It was the fourth hang up I had in 2 days from this number. One of the calls being at 6:30 in the morning. I decided to get to the bottom of the situation.
As I rang the number back I tried to chill out, in case it was someone I knew trying to get me on a different number. But when the guy picked up, I think my annoyance shot through the phone before I could suppress it.
Stranger - Hello?
Me - *pause* Who is this?
S- Mambo?
M- Poa. Who is this?
S- What's your name?
M- It doesn't matter what my name is. You keep calling my number.
S- I'm in some trouble, I need your help.
M- I don't even know who you are.
S- My name's Elijah.
I quickly searched through my head to find any Elijah that I knew that would have my number. I came up empty.
M- Where did you get my number?
S- *hesitation* I found it in my phone.
M- What do you mean you found it in your phone? How did it get there?
S- *another hesitation* My friend had it, maybe he put it there.
M- Listen, I don't know who you are and you need to stop calling me.
S- Why?
M- *baffled* Because! (I know, I'm very clever when taken off guard)
S- But I need to know you.
M- Don't call me again. Bye.
I hung up the phone and stored him in my address book as 'Don't answer - Elijah.'
I wanted answers I knew I would probably never get.
Who was this Elijah? Did I actually know him and just yelled at an acquaintance?
Had some taxi driver given him my number? Had a friend given him my number?
Had he found or stolen a phone that had my number in it and was looking for a way to scam it's address book inhabitants? If so, how excited he must have been to hear my voice; a non-Kenyan accent.
If he really wanted to talk and be taken seriously, why wouldn't he buy credit and call me instead of making me pay for the phone call?
Even if he was in trouble... This situation raises LOADS of security issues if I were to believe him.
But the thing that pissed me off more than that was that this day was crap and I should have seen it coming.
Yesterday I had a bit of a breakthrough. I had been coming through a slightly spiritually challenging week. You know, same old baggage: I'm physically tired, old wounds like to sting every once in a while, I question my usefulness here, can God really use me? etc. etc.
(Side note... Kenyans don't say et cetera, they actually say the letters E T C - bizarre)
So I found myself, again, toying with the idea of believing I lack worth and God reminds me of so many great truths! I am blessed beyond what I deserve, my salvation is solid and paid for, He is listening and knows my heart, He loves me in spite of my imperfections (or should I just call it what it is - my SIN) He has chosen and called and given me a purpose and He continues to pursue me when I stupidly forget that He is standing right there.
So I found joy in being reminded of these truths and found strength enough to surrender some other baggage. And that evening I had an amazing talk with my friend via Skype and we prayed together and talked about our struggles and even decided to memorize some scripture together which correlated with the state of our hearts of late. And I went to bed excited, with Romans 12:9-21 in my head, anticipating a great day.

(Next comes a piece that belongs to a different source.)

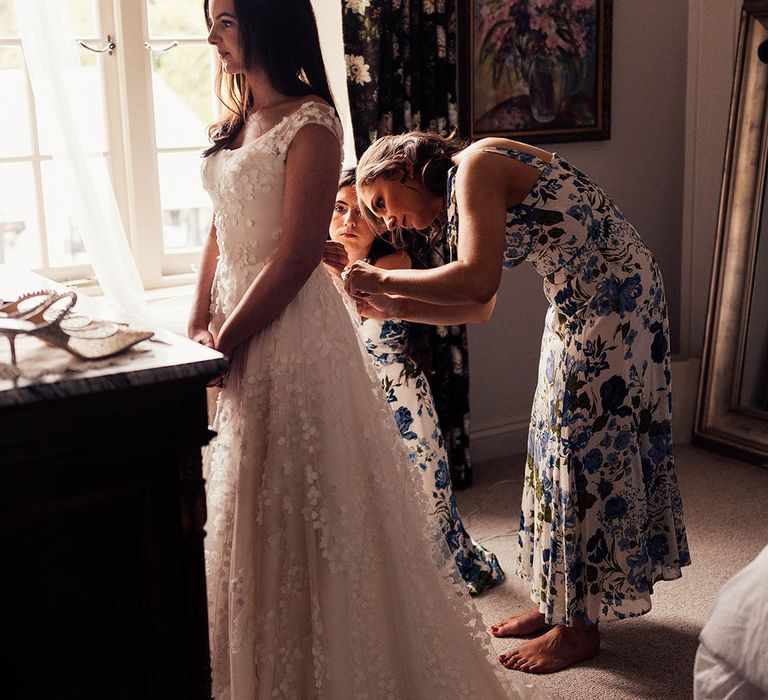 Bridesmaids in blue flora dresses help the bride get into her Phillipa Lepley applique wedding dress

But the phone rang at 6:30am,
I found a message from someone who I've been trying hard to forget,
My boots broke and the rain came down hard on my unprepared wardrobe,
A friend picked a fight with me for no reason other than he thought it was funny
and then my new phone stalker called once more.
I failed.
I failed miserably. I don't think anyone could see Jesus in me today. My spiritual high came crashing to the ground when I let my guard down for one moment and lacked love in a lot of things. If you have a relationship with Christ you will agree with what I'm about to say because you have inevitably experienced it.
When you take one step closer to God, Satan will try to crush you.
My buttons were pushed, my heart was aching, my blood boiled a little and more buttons were pushed. I believe that's what happened to me today: Satan was trying to distract me. And God was probably there like, 'woah, wait a second, what about yesterday?'
But I still know the truth. I may have failed, but I'm not a failure. God's still working on me. And the next time you find yourself distracted from the truth, I hope you will see the distractions for what they are and be victorious.
Even in the midst of these crappy days, we can see His faithfulness. Romans 12 has stung this week as I am challenged that if those are marks of a true Christian, there is still much work that needs to be done in me! I pray your day today was better...not because of what happens but because He overwhelms your heart with praise and thanksgiving towards Him. Remember, He has already met your greatest need and has rescued from the dominion of darkness and brought you into the marvelous light. He is good! Love you girl!